Did Kerry Cross a Line?

The story today has been about the outing of Mary Cheney. After Kerry brought her into the picture, and Liz Edwards remarked about how ashamed the Cheneys were of her, there has been a furor of buzz, like a disturbed nest of bees.

Someone I saw yesterday said that Kerry had been able to do the possible: turn Dick Cheney into a sympathetic character.

Buzz is still going on today.

ABC News Note gave us this morning wrap up:

7:00 am packages or segments (not in the news blocks) about Iraq, debt, gas prices in the morning shows: 1/4 (part of a 2-way on NBC covered gas prices).

NBC dedicated an entire Mary Matalin/Dee Dee Meyers/Katie Couric chat to Kerry's debate mention of Mary Cheney and the reaction to it preceded by the graphic "OVER THE LINE?"

ABC opened its Begala/Carlson chat with the topic. (GMA's coverage was much more extensive yesterday.)

CBS dedicated a package to it by Jim Acosta, who said that "for an experienced politician he seems to have made a rookie mistake" but also included sound very critical of the Administration from both the Log Cabin Republicans and the Human Rights Campaign.

Don Imus slammed both Kerry and Edwards for what he characterized as a concerted effort to bring up Mary Cheney, calling it "repulsive behavior." Imus said he was disappointed in what he saw was a "fundamental" problem with Kerry's "character." Imus said that Bush and Cheney will say anything to get elected — "now it's clear that Kerry and Edwards will do and say anything to get elected as well."

Fox News raised the issue in the beginning of a Steve Schmidt / Chat Clanton chat, although with less of the outrage than it did yesterday.

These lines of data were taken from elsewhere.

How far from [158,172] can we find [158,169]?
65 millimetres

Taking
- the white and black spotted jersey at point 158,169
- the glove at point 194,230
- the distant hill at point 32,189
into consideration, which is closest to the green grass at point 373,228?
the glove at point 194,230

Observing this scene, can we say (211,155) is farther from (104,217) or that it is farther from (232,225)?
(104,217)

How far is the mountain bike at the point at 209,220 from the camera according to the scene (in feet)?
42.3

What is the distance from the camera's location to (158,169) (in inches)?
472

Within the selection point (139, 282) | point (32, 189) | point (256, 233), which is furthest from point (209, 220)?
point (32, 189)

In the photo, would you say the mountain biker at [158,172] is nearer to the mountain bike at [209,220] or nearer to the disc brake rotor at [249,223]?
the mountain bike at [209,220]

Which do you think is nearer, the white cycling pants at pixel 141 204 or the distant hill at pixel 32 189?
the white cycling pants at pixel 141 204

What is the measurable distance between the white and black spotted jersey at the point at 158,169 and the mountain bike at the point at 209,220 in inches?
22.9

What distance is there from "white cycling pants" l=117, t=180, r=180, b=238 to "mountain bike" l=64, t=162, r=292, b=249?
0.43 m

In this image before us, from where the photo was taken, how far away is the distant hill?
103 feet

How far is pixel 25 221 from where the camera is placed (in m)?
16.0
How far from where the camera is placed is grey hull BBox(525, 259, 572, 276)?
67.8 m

CNN dedicated much of an interview with Tad Devine to it.

CNN's Jack Cafferty said he received 1,200 emails in an hour to his question of the day about whether Kerry was right to raise Cheney's name.

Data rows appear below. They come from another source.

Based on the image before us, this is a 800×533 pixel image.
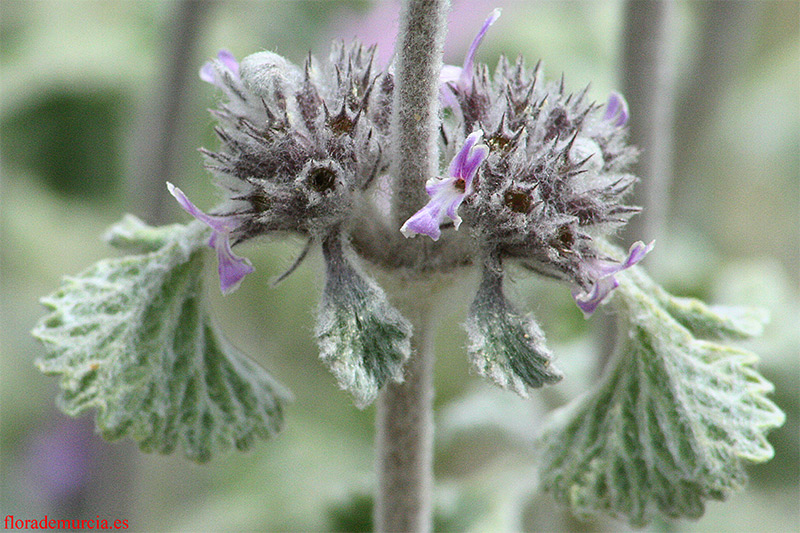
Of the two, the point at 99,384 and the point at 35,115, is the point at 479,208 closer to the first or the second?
the point at 99,384

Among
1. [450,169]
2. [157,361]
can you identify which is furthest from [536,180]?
[157,361]

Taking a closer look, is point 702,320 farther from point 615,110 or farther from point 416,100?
point 416,100

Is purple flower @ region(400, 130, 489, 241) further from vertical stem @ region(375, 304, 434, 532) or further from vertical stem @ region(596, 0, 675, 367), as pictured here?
vertical stem @ region(596, 0, 675, 367)

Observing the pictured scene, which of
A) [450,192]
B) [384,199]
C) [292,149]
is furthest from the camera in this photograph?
[384,199]

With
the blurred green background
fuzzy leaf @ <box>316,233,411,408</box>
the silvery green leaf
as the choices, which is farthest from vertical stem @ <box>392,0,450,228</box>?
the blurred green background

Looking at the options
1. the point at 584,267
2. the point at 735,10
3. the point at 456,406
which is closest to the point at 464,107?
the point at 584,267

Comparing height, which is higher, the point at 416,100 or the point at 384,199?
the point at 416,100

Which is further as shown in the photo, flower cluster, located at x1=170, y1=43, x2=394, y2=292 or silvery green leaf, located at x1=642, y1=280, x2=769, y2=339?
silvery green leaf, located at x1=642, y1=280, x2=769, y2=339
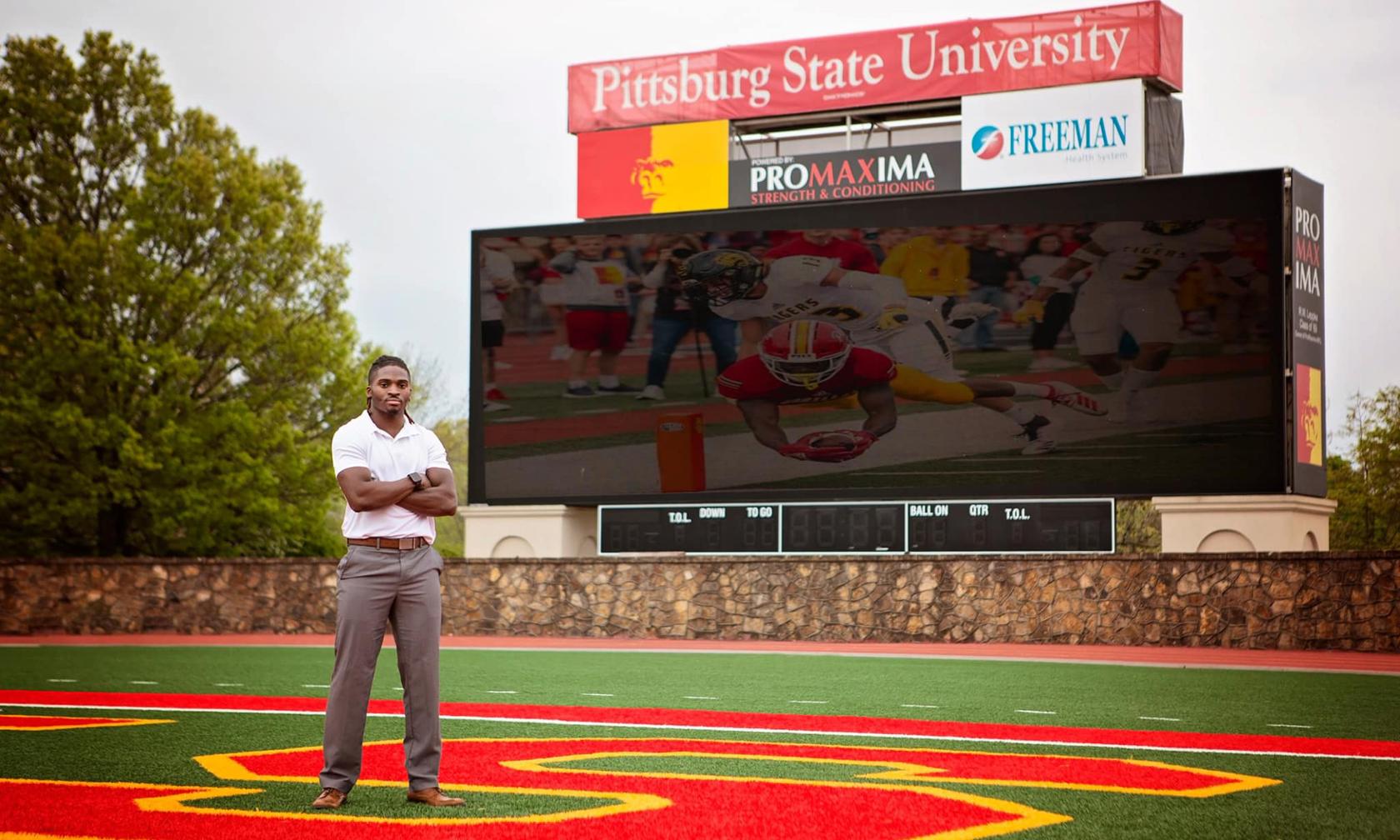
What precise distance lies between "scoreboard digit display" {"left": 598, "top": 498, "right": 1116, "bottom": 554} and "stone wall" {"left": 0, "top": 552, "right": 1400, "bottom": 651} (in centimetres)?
80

Some of it has been quite angry:

Mention a gay Republican, that's fair game.
You're not supposed to talk about how Kerry won't release all his military records, or the fact that his billionaire wife won't release her tax returns, or the fact that he confessed, under oath, to being a war criminal.
All that stuff is below the belt.
Mary Cheney, though, is ``fair game.''
God forbid Kerry should have mentioned Dick Gephardt's lesbian daughter Chrissy, or Gov. Jim McGreevey, who put his own personal Hot Bottom on the New Jersey state payroll for more than $100,000 a year.
They're all untouchable. They're liberals. Mary Cheney campaigns for her father, so she's . . . fair game.

Howie Carr, Boston Globe

New York Daily News calls it:

There's little argument that the gambit of making Mary Cheney's lifestyle a high-visibility issue is what the adviser calls "obviously highly calculated."

Mary Beth Cahill called Mary Cheney fair game, but all the uproar in both the conservative and the MSM says something more is going on.

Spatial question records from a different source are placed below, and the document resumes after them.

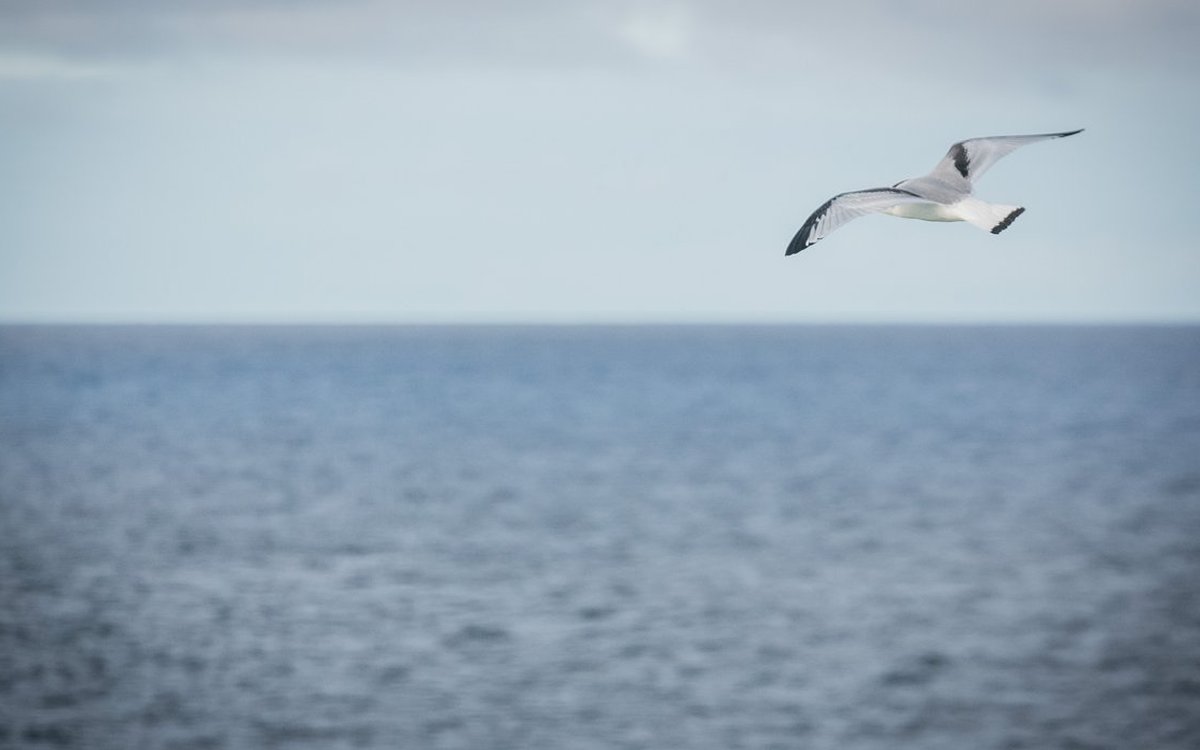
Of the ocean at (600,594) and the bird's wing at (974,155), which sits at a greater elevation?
the bird's wing at (974,155)

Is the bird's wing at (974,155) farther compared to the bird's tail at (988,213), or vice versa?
the bird's wing at (974,155)

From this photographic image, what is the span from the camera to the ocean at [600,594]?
30.8 meters

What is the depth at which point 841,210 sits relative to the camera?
429 cm

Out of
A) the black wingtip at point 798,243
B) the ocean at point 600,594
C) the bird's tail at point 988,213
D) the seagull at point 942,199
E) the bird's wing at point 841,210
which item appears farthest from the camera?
the ocean at point 600,594

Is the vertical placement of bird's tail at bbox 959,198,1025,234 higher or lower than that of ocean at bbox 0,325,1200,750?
higher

Did Kerry cross a line of political decorum? One yet not fallen to the barbarism of our current day?

Hugh Hewit thinks so. He says:

When John Edwards lamely tries to claim innocent or even noble motives for the Kerry-Edwards low blows, keep in mind that "fair game" is a hunting term, a clear giveaway that the Kerry-Edwards campaign planned the attack as an attack. As most of the stories admit somewhere along the line, this was a malicious attempt to hurt Bush-Cheney with fundamentalist Christians. It was gay baiting of the worst sort, as James Taranto branded it yesterday, but the real anger in America is over the exploitation of children by Kerry-Edwards. My post here explains that the widespread anger and revulsion isn't about the particulars of using Mary Cheney's sexuality at all. It is the product of the "leave the kids out of it" sentiment that nearly all Americans hold and which until this campaign was respected by both parties and all candidates. Anger at the breach of that rule was compounded by the churlishness of Elizabeth Edwards' "a certain amount of shame" comments, which was a direct attack on the Cheneys' relationship with their daughter.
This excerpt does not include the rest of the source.